Ambição e frustração



É muito frequente as pessoas se perceberem inteligentes, capazes e habilidosas. Essas percepções, quando existentes em contextos que impossibilitam ou dificultam sua expressão, criam revolta, frustração e também ambição e ganância. 

Sentindo-se especialmente inteligente e belo, por exemplo, mas não conseguindo ser reconhecido como tal, o indivíduo começa a construir seu caminho de realização criando metas, propósitos e projetos. Aparecem, assim, os que fracassam e os que conseguem. Quanto mais fracassos, quanto menos se aceita a constatação de não conseguir, mais revolta, inveja e agressividade. Essas pessoas formam a fileira dos ressentidos, e muitas vezes até mesmo dos marginais que tudo querem dilapidar. Por outro lado, quando são vitoriosos nas realizações de suas metas e objetivos desenvolvem maior ambição, insatisfação, vazio e desprezo pelo semelhante (que é então visto como inferior, igual a si mesmo) e a super valorização de quem pode lhes abrir portas por estar no alto da pirâmide social econômica.

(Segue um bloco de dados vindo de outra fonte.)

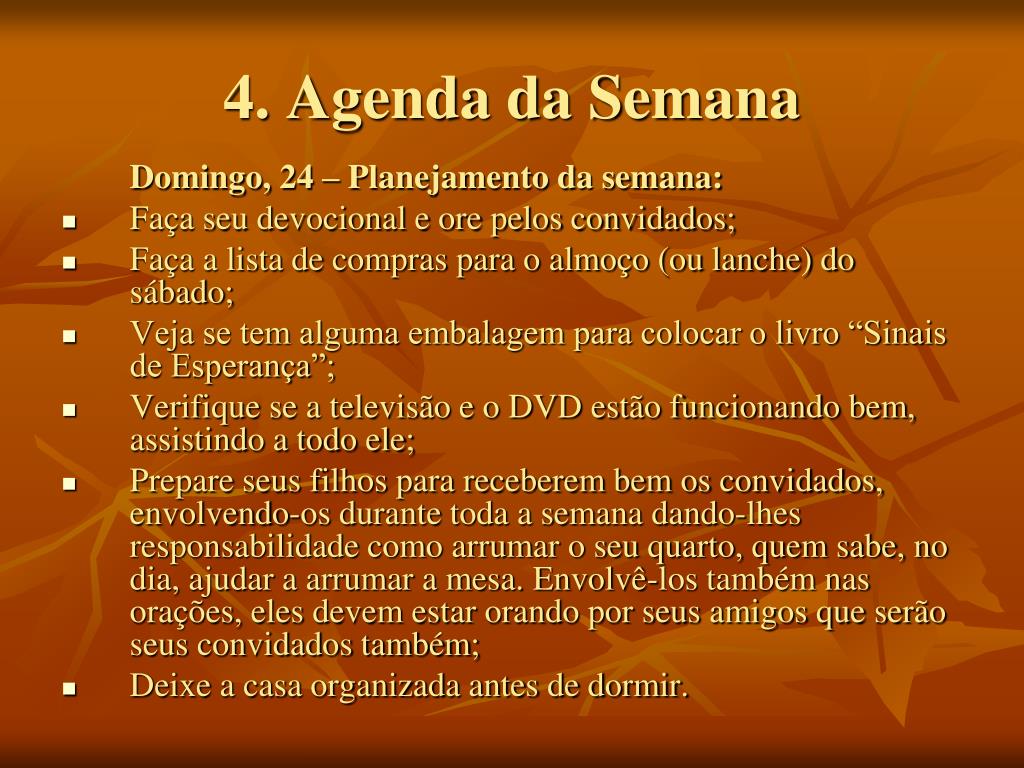 4. Agenda da Semana

Domingo, 24 – Planejamento da semana:

- Faça seu devocional e ore pelos convidados;
- Faça a lista de compras para o almoço (ou lanche) do sábado;
- Veja se tem alguma embalagem para colocar o livro “Sinais de Esperança”;
- Verifique se a televisão e o DVD estão funcionando bem, assistindo a todo ele;
- Prepare seus filhos para receberem bem os convidados, envolvendo-os durante toda a semana dando-lhes responsabilidade como arrumar o seu quarto, quem sabe, no dia, ajudar a arrumar a mesa. Envolvê-los também nas orações, eles devem estar orando por seus amigos que serão seus convidados também;
- Deixe a casa organizada antes de dormir.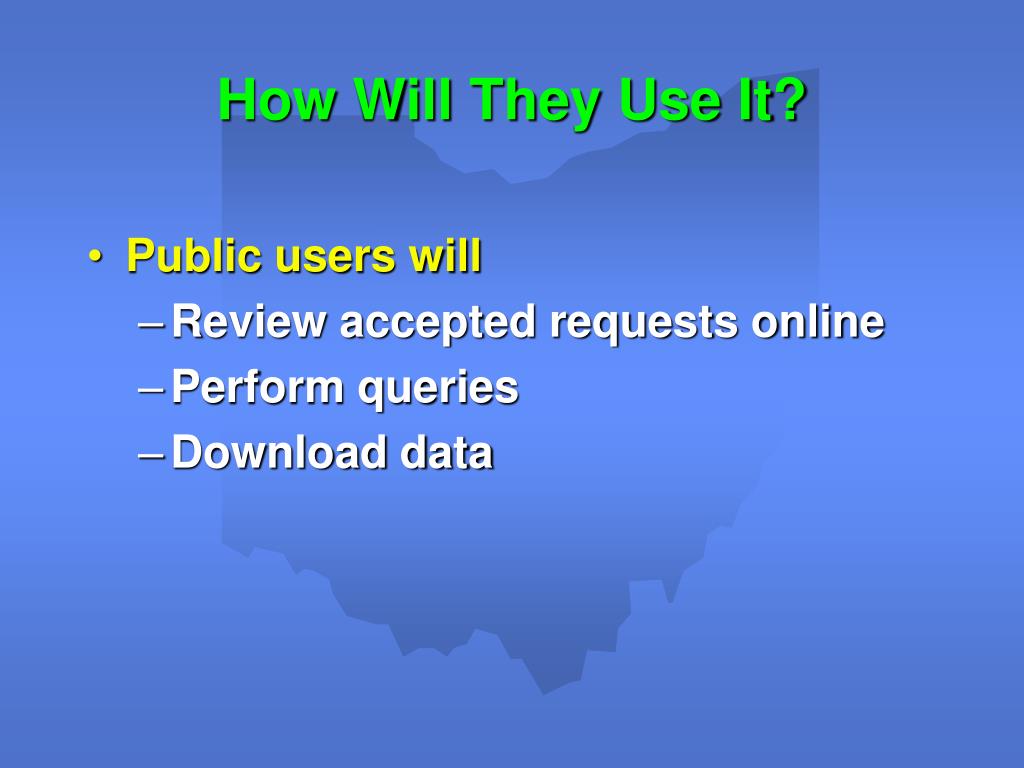 How Will They Use It?

• Public users will
– Review accepted requests online
– Perform queries
– Download data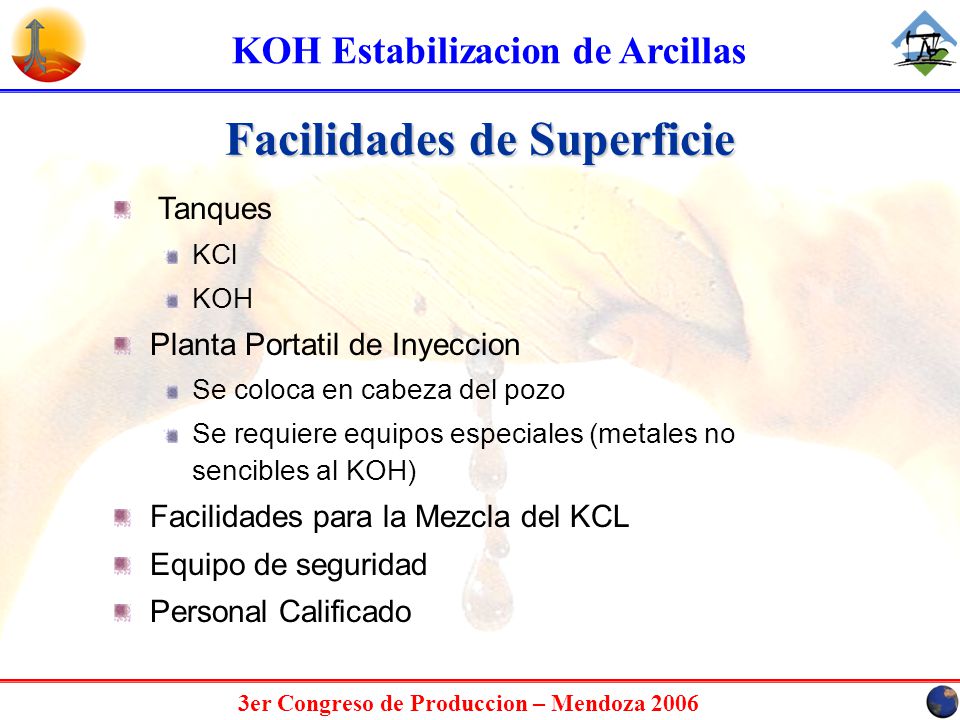 KOH Estabilizacion de Arcillas

Facilidades de Superficie

Tanques

KCl

KOH

Planta Portatil de Inyeccion

Se coloca en cabeza del pozo

Se requiere equipos especiales (metales no sencibles al KOH)

Facilidades para la Mezcla del KCL

Equipo de seguridad

Personal Calificado

3er Congreso de Produccion – Mendoza 2006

Fracassados e ambiciosos constituem a massa de manobra, a matéria prima que cria os prepotentes. A impotência não aceita, de ser pobre por exemplo, ou de não ser socialmente reconhecido, ou não ser visto como dentro do ideal de beleza, de não habitar os padrões de excelência aprovados pelo sistema, todas essas constatações geram oportunismos expressos em afirmações como: "sou pobre, mas sou gênio; sou feio, mas tudo decido pois controlo a liderança da empresa". Sentir-se socialmente falhado, não reconhecido, não recompensado é a base dos revoltados e subservientes, pelegos e submissos.

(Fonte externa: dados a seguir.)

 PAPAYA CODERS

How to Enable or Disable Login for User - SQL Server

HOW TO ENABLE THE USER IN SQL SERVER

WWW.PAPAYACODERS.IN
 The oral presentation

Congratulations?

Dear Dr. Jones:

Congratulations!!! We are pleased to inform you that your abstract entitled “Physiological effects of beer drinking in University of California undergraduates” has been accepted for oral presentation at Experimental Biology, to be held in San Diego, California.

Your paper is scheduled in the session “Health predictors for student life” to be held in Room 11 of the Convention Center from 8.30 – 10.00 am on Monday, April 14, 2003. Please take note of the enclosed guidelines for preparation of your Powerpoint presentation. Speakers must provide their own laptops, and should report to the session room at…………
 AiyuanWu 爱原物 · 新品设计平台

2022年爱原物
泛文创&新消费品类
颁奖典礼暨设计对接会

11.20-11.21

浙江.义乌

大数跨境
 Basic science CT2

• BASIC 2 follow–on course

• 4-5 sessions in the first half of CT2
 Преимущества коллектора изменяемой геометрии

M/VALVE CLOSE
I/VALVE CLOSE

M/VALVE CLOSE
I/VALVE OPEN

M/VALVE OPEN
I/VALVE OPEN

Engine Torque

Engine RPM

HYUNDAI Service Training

O primeiro passo para atingir resultado é virar produto, é se coisificar, é alienar-se. Esse problema começa quando se resolve avaliar, quando se verifica o posicionamento, as vantagens e desvantagens dentro do sistema e então passa-se a agir em direção a metas estabelecidas: vive-se para atingir índices, situações e sucesso. É a velha questão do ajuste a padrões para conseguir bons resultados, agora mais ampliados pelos contextos neo liberais, como monetização, ou seja, transformação de tudo em dinheiro, em fonte de lucro, em sucesso, em resultado, em bem-estar. É submeter-se à alienação se igualando à medida, a critérios de escambo e assim negando a própria realidade humana, psicológica e vivencial.

A realidade da vida é a não medida, é a vivência do qualitativo, do estar com o outro e consigo mesmo, vivendo seu presente, sua realidade, seus limites, e com eles dialogando e se transformando ao transformá-los. Vida é processo, não é resultado. A continuidade do existir não pode ser emparedada e contida em "caixinhas" de aceitação, decepção, gloria ou frustração.